**SHORT EXERCISE**
Return every line of the data below word for word, adding and dropping nothing.

■ ■ ■ ■ ■

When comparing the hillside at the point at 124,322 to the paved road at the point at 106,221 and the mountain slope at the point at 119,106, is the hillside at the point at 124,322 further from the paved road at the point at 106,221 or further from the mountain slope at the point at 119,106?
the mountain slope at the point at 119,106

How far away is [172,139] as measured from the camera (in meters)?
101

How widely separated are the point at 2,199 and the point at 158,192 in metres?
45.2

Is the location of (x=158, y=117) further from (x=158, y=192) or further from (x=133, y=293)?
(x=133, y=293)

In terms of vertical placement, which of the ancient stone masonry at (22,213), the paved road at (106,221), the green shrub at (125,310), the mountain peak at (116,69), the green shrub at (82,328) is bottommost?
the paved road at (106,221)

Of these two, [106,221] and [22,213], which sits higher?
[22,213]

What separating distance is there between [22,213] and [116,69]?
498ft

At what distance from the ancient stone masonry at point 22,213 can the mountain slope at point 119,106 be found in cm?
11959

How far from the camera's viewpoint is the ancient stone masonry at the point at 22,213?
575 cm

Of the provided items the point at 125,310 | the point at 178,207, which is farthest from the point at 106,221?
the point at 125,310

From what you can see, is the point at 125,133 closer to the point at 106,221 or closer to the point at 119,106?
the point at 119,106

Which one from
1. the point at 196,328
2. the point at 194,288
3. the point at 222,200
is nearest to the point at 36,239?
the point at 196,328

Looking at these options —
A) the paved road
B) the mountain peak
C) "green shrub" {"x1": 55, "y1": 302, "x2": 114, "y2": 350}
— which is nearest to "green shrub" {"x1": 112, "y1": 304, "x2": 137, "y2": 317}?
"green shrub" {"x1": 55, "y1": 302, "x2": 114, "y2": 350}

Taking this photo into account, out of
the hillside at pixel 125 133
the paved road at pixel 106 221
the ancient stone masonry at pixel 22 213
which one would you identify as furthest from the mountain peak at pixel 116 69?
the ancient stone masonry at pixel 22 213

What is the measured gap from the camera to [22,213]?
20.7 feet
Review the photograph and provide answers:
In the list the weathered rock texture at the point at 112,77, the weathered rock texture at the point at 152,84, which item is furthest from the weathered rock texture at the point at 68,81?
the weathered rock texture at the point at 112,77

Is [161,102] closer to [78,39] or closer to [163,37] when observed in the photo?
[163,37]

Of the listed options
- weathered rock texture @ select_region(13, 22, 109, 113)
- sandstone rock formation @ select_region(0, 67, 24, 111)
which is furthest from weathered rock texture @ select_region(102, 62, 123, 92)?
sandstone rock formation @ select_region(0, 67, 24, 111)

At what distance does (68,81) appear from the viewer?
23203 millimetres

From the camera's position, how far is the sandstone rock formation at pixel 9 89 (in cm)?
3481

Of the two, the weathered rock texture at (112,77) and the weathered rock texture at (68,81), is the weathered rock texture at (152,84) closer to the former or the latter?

■ ■ ■ ■ ■

**WRITTEN RESPONSE**
When comparing the hillside at the point at 124,322 to the paved road at the point at 106,221 and the mountain slope at the point at 119,106, is the hillside at the point at 124,322 further from the paved road at the point at 106,221 or further from the mountain slope at the point at 119,106?
the mountain slope at the point at 119,106

How far away is [172,139] as measured from the camera (in meters)?
101

How widely separated are the point at 2,199 and the point at 158,192 in metres?
45.2

Is the location of (x=158, y=117) further from (x=158, y=192) or further from (x=133, y=293)?
(x=133, y=293)

In terms of vertical placement, which of the ancient stone masonry at (22,213), the paved road at (106,221), the green shrub at (125,310), the mountain peak at (116,69), the green shrub at (82,328) is bottommost?
the paved road at (106,221)

Of these two, [106,221] and [22,213], which sits higher?
[22,213]

What separating distance is there between [22,213] and [116,69]?
498ft

At what distance from the ancient stone masonry at point 22,213 can the mountain slope at point 119,106 be found in cm?
11959

How far from the camera's viewpoint is the ancient stone masonry at the point at 22,213?
575 cm

Of the provided items the point at 125,310 | the point at 178,207, which is farthest from the point at 106,221?
the point at 125,310

From what you can see, is the point at 125,133 closer to the point at 106,221 or closer to the point at 119,106?
the point at 119,106

Which one from
1. the point at 196,328
2. the point at 194,288
3. the point at 222,200
is nearest to the point at 36,239?
the point at 196,328

Looking at these options —
A) the paved road
B) the mountain peak
C) "green shrub" {"x1": 55, "y1": 302, "x2": 114, "y2": 350}
— which is nearest to "green shrub" {"x1": 112, "y1": 304, "x2": 137, "y2": 317}?
"green shrub" {"x1": 55, "y1": 302, "x2": 114, "y2": 350}

Taking this photo into account, out of
the hillside at pixel 125 133
the paved road at pixel 106 221
the ancient stone masonry at pixel 22 213
which one would you identify as furthest from the mountain peak at pixel 116 69?
the ancient stone masonry at pixel 22 213

What is the measured gap from the camera to [22,213]?
20.7 feet
Review the photograph and provide answers:
In the list the weathered rock texture at the point at 112,77, the weathered rock texture at the point at 152,84, which item is furthest from the weathered rock texture at the point at 68,81?
the weathered rock texture at the point at 112,77

Is [161,102] closer to [78,39] or closer to [163,37] when observed in the photo?
[163,37]

Of the listed options
- weathered rock texture @ select_region(13, 22, 109, 113)
- sandstone rock formation @ select_region(0, 67, 24, 111)
which is furthest from weathered rock texture @ select_region(102, 62, 123, 92)?
sandstone rock formation @ select_region(0, 67, 24, 111)

At what distance does (68,81) appear from the viewer?
23203 millimetres

From the camera's position, how far is the sandstone rock formation at pixel 9 89 (in cm)?
3481

Of the two, the weathered rock texture at (112,77) and the weathered rock texture at (68,81), is the weathered rock texture at (152,84) closer to the former or the latter?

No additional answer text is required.